There were more soldiers now, more shots, more shouts of “Nyamiri!” and “Araba, araba!” The bartender was writhing on the floor and the gurgle that came from his mouth was guttural. The soldiers ran out to the tarmac and into the airplane and pulled out Igbo people who had already boarded and lined them up and shot them and left them lying there, their bright clothes splashes of color on the dusty black stretch. The security guards folded their arms across their uniforms and watched. Richard felt himself wet his trousers. There was a painful ringing in his ears. He almost missed his flight because, as the other passengers walked shakily to the plane, he stood aside, vomiting.
Susan was still in her bathrobe. She didn’t look surprised to see him arrive unannounced. “You look exhausted,” she said, touching his cheek. Her hair was dull and matted, loosely held back to reveal her reddened ears.
“I’ve just got in from London. Our flight stopped first in Kano,” he said.
“Did it?” Susan said. “And how was Martin’s wedding?”
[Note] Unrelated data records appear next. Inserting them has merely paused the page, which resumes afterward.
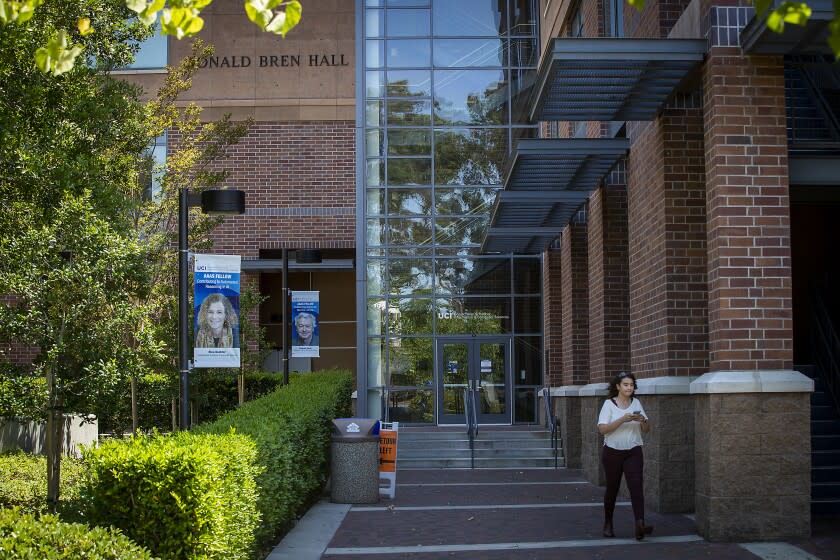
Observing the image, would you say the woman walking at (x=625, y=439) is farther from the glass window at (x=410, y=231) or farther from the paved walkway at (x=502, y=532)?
the glass window at (x=410, y=231)

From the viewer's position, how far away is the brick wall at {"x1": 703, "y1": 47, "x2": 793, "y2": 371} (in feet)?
36.2

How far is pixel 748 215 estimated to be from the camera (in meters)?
11.2

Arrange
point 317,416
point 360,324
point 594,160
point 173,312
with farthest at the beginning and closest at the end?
1. point 360,324
2. point 173,312
3. point 594,160
4. point 317,416

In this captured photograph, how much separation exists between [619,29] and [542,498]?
7.11 m

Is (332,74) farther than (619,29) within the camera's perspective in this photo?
Yes

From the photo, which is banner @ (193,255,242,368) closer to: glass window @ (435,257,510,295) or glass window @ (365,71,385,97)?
glass window @ (435,257,510,295)

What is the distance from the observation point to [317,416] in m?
14.9

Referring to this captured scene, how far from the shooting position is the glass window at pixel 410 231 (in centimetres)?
2927

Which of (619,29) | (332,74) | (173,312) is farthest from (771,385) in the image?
(332,74)

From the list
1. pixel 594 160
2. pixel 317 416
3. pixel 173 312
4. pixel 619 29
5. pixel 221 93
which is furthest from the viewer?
pixel 221 93

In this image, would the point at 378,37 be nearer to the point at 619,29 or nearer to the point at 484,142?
the point at 484,142

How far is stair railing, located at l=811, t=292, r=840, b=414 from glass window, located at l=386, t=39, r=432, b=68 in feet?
49.6

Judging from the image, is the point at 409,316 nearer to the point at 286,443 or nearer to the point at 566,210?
the point at 566,210

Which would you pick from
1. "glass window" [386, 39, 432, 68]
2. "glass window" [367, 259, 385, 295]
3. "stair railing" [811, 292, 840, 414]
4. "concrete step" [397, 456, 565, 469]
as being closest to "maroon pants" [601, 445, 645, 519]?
"stair railing" [811, 292, 840, 414]
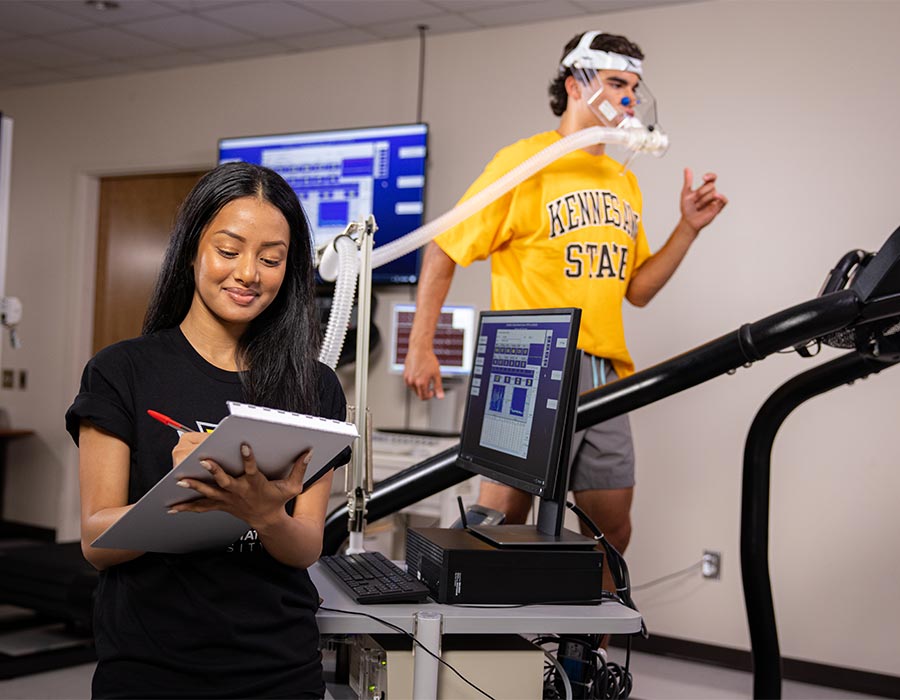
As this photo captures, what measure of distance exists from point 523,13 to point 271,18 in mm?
1115

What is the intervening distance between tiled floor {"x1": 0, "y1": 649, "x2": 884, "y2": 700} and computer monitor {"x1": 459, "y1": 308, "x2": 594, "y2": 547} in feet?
6.32

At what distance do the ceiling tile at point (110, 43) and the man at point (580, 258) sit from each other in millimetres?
3052

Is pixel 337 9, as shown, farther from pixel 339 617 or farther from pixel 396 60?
pixel 339 617

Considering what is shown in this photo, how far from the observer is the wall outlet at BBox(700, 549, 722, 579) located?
12.5 ft

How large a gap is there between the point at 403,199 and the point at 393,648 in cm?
322

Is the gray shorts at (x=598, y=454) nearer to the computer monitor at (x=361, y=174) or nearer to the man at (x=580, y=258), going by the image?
the man at (x=580, y=258)

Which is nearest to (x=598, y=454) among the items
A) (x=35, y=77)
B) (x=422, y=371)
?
(x=422, y=371)

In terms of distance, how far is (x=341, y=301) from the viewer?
73.4 inches

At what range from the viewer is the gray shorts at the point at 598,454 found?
2361mm

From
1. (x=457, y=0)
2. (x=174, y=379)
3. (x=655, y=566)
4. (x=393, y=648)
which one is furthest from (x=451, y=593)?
(x=457, y=0)

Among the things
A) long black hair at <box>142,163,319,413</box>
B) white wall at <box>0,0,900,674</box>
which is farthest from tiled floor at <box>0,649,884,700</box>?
long black hair at <box>142,163,319,413</box>

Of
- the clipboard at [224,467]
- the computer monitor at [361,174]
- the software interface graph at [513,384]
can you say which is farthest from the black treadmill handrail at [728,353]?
the computer monitor at [361,174]

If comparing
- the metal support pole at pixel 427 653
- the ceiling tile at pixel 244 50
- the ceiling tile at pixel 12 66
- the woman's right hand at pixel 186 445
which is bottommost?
the metal support pole at pixel 427 653

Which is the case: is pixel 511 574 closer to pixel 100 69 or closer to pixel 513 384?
pixel 513 384
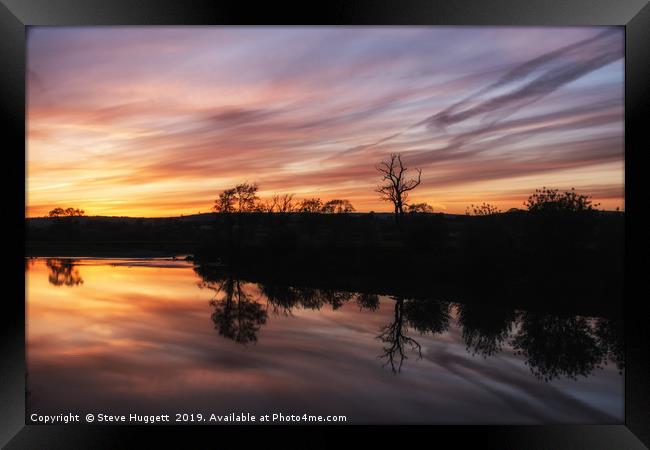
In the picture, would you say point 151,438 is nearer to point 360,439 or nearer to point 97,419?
point 97,419

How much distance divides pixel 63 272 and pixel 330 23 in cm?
1706

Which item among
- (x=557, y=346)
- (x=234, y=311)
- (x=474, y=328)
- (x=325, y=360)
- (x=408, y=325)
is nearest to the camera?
(x=325, y=360)

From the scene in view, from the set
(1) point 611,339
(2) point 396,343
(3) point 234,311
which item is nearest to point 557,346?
(1) point 611,339

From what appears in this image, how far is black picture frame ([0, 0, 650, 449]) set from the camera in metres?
3.52

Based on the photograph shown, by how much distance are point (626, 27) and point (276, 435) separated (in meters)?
4.38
Richard sat still on the sofa; he remembered nothing of what had happened in London. Susan didn’t seem to notice that he had not spoken. “Small whisky with lots of water?” she asked, already pouring the drinks. “Kano is interesting, isn’t it?”
“Yes,” Richard said, although what he had wanted to tell her was how he had watched the hawkers and cars and buses on the crowded Lagos roads with bemusement, because life continued to hurtle on here in the normal way that it always had, as if nothing was happening in Kano.
“It’s rather silly how the Northerners will pay foreigners twice more rather than hire a Southerner. But there’s quite a bit of money to be made there. Nigel’s just rung to tell me about his friend, John, a ghastly Scot. Anyway, John’s a charter pilot and has made a small fortune flying Igbo people to safety these past few days. He said hundreds were killed in Zaria alone.”
Richard felt as if his body was gearing up to do something, to shiver, to collapse. “You know what’s happening there, then?”
“Of course I do. I just hope it doesn’t spread to Lagos. One really can’t predict these things.” Susan downed her drink in a gulp. He noticed the ashen tone of her skin, the tiny beads of sweat above her lip. “There are lots and lots of Igbo people here—wel
l, they are everywhere really, aren’t they? Not that they didn’t have it coming to them, when you think about it, with their being so clannish and uppity and controlling the markets. Very Jewish, really. And to think they are relatively uncivilized; one couldn’t compare them to the Yoruba, for example, who have had contact with Europeans on the coast for years. I remember somebody telling me when I first came to be careful about hiring an Igbo houseboy because, before I knew it, he would own my house and the land it was built on. Another small whisky?”
Richard shook his head. Susan poured herself another drink and this time did not add any water. “You didn’t see anything at the airport in Kano, did you?”